TEXTAUSZUG:
Sonntag, 2. Dezember 2007

Terminologin

Manchmal arbeite ich als Terminologin, häufiger für die französische als für die deutsche Sprache. Denn Franzosen tun sich weiterhin schwer, Begriffe wie "digital rollout" so selbstverständlich in ihre Sprache zu übernehmen, wie wir es in Deutschland machen. Einerseits haben Übersetzung und Neuschöpfung von Worten eine demokratische Seite, denn so bleibt die Sprache für alle verständlich. Andererseits drohen viele Franzosen, die keine Fremdsprachen können, weiter ins verbale Abseits zu geraten, wenn, so aktuelle Umfragen, viele internationalen Computerbegriffe in Bekanntheitsgrad und Frequenz hinter den französische Bezeichnungen zurücktreten, wie es vor 20 Jahren "le walkman" passiert ist, den "le baladeur" inzwischen weit hinter sich ließ. (Wobei in Sachen Netz - la toile - die meisten dann doch englisch werden: "le ouèbe".)

Zur Sprachpflege gibt es in Frankreich auf höchster Ebene spezielle Kommissionen. Mancher unserer deutschen Kunden hat den besonderen Stellenwert verstanden, der auf der anderen Rheinseite der Sprache zugemessen wird und beauftragt uns als Terminologen.

BEREITGESTELLTES MATERIAL:
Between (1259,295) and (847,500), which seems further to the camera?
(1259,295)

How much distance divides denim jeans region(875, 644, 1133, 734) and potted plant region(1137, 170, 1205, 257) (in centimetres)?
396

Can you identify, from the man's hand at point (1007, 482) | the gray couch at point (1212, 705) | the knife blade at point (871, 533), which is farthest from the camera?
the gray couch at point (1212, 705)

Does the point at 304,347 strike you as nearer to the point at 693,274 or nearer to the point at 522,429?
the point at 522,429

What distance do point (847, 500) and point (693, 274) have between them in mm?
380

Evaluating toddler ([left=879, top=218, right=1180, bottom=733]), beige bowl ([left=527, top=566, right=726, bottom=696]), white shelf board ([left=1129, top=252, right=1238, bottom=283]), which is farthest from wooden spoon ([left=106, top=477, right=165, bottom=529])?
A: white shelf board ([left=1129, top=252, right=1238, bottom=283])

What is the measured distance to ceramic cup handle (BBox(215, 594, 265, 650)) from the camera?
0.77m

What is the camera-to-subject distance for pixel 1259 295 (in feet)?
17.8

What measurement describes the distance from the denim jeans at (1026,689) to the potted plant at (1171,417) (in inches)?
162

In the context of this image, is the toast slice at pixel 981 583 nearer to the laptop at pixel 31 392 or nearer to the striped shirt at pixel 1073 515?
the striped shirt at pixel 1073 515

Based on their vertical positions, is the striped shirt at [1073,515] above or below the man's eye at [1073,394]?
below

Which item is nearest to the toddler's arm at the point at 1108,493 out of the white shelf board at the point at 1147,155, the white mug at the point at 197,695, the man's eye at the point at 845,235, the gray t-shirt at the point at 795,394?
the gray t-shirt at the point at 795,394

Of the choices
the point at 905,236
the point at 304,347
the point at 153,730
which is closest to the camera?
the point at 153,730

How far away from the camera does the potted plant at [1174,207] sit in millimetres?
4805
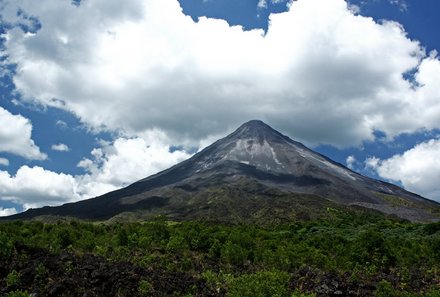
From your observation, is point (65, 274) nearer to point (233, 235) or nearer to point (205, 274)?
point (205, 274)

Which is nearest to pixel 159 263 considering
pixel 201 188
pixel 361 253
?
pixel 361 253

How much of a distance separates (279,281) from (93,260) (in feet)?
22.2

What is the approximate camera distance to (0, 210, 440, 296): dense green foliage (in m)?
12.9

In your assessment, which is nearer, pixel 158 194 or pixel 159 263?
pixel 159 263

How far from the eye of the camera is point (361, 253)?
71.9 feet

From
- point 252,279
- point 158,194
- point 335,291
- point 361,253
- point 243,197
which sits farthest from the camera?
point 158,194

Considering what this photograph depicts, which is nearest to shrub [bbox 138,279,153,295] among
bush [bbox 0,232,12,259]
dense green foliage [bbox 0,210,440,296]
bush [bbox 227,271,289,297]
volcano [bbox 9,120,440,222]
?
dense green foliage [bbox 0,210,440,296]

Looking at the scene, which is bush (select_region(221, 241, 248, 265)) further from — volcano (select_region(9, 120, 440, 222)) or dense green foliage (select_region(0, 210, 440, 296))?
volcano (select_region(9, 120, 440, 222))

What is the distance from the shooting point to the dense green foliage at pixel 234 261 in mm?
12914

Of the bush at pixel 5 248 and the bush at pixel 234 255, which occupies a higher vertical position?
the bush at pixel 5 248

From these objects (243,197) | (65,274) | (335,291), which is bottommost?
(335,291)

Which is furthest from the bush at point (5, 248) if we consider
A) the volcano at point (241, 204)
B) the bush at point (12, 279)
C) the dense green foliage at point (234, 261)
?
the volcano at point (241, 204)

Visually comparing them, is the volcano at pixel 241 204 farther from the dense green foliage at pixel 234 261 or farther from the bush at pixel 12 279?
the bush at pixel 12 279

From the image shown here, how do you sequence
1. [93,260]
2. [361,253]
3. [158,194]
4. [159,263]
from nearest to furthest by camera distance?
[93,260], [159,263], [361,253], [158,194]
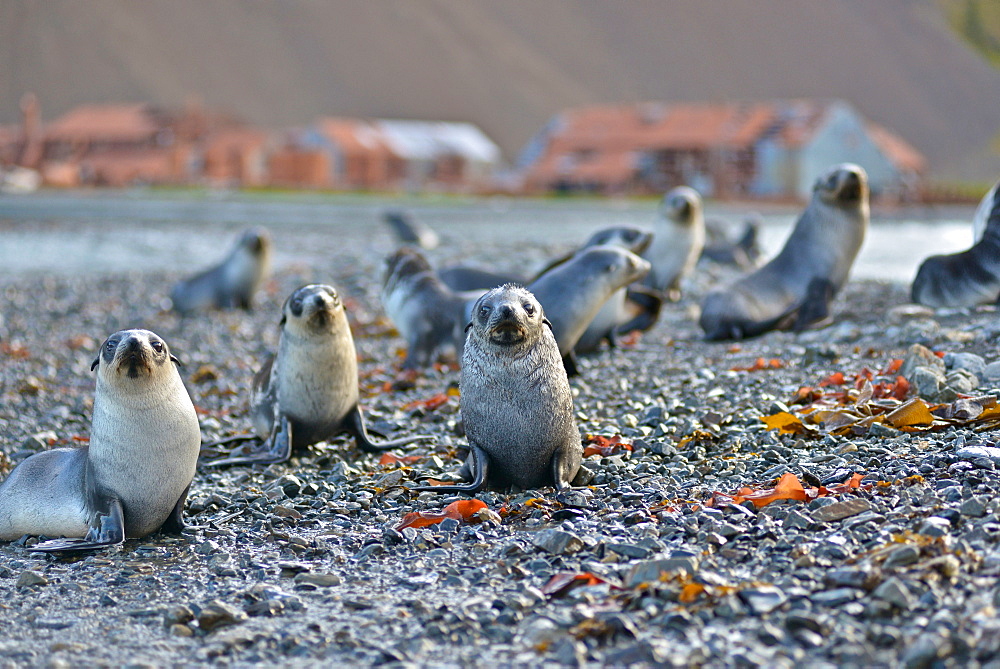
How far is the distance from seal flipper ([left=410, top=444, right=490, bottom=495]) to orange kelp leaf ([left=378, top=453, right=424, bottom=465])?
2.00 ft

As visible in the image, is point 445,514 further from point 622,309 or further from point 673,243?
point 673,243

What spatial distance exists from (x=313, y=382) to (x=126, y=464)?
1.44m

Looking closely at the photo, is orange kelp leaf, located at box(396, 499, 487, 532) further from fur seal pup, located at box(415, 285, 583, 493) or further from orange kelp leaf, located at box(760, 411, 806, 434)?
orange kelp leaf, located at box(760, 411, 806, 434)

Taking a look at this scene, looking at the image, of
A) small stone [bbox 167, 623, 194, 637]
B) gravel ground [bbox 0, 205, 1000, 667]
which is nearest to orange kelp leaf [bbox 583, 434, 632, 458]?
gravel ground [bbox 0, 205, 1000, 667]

AUFGABE: Übersetze diesen Satz aus dem Textauszug ins Englische: „Zur Sprachpflege gibt es in Frankreich auf höchster Ebene spezielle Kommissionen.“

SCHRIFTLICHE ANTWORT: In France, there are special commissions at the highest level for the cultivation of the language.